Question

find cotθ, cscθ, and sinθ, where θ is the angle shown in the figure. give exact values, not decimal approximations.

Explanation:

Step1: Find the adjacent side using Pythagorean theorem

Let the adjacent side be $a$. By the Pythagorean theorem $a=\sqrt{6^{2}-5^{2}}=\sqrt{36 - 25}=\sqrt{11}$.

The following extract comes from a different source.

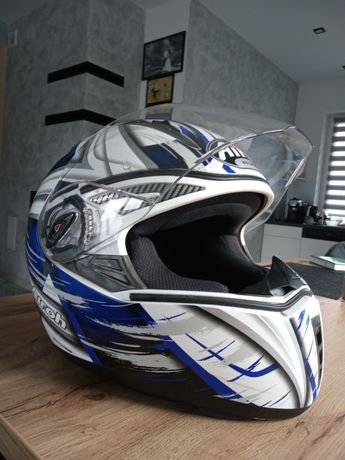 Kask motocyklowy Airoh stan idealny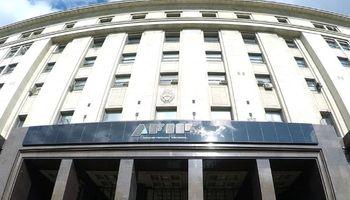 La AFIP limita la emisión de notas de débito/crédito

Step2: Recall the definitions of trigonometric functions

The sine of an angle $\theta$ in a right - triangle is $\sin\theta=\frac{\text{opposite}}{\text{hypotenuse}}$. Here, $\sin\theta=\frac{5}{6}$.
The cosecant of an angle $\theta$ is $\csc\theta=\frac{1}{\sin\theta}$, so $\csc\theta=\frac{6}{5}$.
The cotangent of an angle $\theta$ is $\cot\theta=\frac{\text{adjacent}}{\text{opposite}}$, so $\cot\theta=\frac{\sqrt{11}}{5}$.

Answer:

$\cot\theta=\frac{\sqrt{11}}{5}$, $\csc\theta=\frac{6}{5}$, $\sin\theta=\frac{5}{6}$